The prisoners. Those who suffered incarceration include

  • Adnan Qassar, imprisoned for 21 years after beating President Assad’s brother, Bassel, in an equestrian event.
  • Raghid al-Tatari, imprisoned for 43 years after refusing orders to bomb the city of Hama in the early 1980s.
  • Ali Hassan al-Ali, who vanished from a checkpoint when he was 18. He emerged days ago from Sedanya prison aged 57.
  • Dr Rania al-Abbasi, a chess champion arrested in 2013 in Damascus with her six children, all teenagers or younger. They are still missing.

Mass murder. According to the Human Rights Data Analysis Group, at least 17,723 people were killed in government custody from the start of the uprising in March 2011 to December 2015 – an average of 300 deaths each month. There are no figures for subsequent years but there is no reason to believe the killings stopped.

In 2021 a government grave digger testified in a court in Germany, describing nightly deliveries by refrigerated meat trucks of hundreds of bodies, including women, children and the elderly. He said he helped bury them in mass pits on the outskirts of Damascus. These have yet to be dug up.

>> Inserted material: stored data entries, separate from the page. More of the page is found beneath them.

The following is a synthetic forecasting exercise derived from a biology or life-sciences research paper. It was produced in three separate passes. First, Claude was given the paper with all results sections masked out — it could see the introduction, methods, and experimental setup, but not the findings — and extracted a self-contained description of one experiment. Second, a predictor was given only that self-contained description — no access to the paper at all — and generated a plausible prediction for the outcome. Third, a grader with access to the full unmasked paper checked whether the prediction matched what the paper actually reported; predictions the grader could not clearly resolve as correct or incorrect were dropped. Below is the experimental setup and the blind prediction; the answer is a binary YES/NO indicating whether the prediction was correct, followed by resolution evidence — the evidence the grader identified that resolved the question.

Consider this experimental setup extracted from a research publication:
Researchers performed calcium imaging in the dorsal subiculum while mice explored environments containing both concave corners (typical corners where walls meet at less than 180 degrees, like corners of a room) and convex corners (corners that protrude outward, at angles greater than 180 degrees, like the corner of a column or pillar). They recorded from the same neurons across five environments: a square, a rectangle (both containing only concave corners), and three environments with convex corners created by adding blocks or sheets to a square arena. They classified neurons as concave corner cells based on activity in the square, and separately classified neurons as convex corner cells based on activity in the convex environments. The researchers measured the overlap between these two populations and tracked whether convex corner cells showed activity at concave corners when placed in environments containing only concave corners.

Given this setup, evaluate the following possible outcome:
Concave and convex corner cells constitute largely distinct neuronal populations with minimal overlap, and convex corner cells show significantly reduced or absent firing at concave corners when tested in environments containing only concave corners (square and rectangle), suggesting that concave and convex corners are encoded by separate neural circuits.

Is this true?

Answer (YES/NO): YES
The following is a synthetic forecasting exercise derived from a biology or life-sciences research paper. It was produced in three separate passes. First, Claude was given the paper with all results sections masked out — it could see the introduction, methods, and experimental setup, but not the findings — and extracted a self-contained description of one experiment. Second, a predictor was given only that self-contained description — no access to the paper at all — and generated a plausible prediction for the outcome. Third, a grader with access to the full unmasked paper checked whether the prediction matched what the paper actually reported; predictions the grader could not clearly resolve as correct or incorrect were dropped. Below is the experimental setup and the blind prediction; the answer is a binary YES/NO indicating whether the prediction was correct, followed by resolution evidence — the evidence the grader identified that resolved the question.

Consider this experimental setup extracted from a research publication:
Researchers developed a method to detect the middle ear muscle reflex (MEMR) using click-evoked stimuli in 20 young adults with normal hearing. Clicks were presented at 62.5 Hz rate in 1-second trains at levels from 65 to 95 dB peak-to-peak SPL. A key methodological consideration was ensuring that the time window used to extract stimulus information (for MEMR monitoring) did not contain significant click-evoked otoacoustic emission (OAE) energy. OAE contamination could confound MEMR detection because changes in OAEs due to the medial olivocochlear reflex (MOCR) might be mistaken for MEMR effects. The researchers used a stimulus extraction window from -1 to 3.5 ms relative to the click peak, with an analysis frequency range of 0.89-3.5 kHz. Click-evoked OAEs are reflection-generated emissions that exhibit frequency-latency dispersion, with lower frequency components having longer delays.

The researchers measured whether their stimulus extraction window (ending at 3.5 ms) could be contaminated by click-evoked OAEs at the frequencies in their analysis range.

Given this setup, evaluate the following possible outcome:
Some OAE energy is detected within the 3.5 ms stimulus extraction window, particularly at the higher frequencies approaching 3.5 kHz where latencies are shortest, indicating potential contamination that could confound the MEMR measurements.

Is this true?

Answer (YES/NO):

The employees. If there were tens of thousands of prisoners, then there were thousands of workers involved in maintaining the prisons. So far the Syrian rebels, Hayat Tahrir al-Sham (HTS), have arrested some senior prison staff and vowed to pursue those responsible for torture. But most have been allowed to flee in exchange for opening the prison gates.

What’s more... The Assad regime kept Soviet-style records, meaning almost every death will have been documented (even if in some cases the cause of death will be listed as the heart stopping). So far HTS has prevented government buildings being looted – a vital step towards preservation of documents, which will be essential if those responsible for Assad’s reign of terror are ever to be held to account.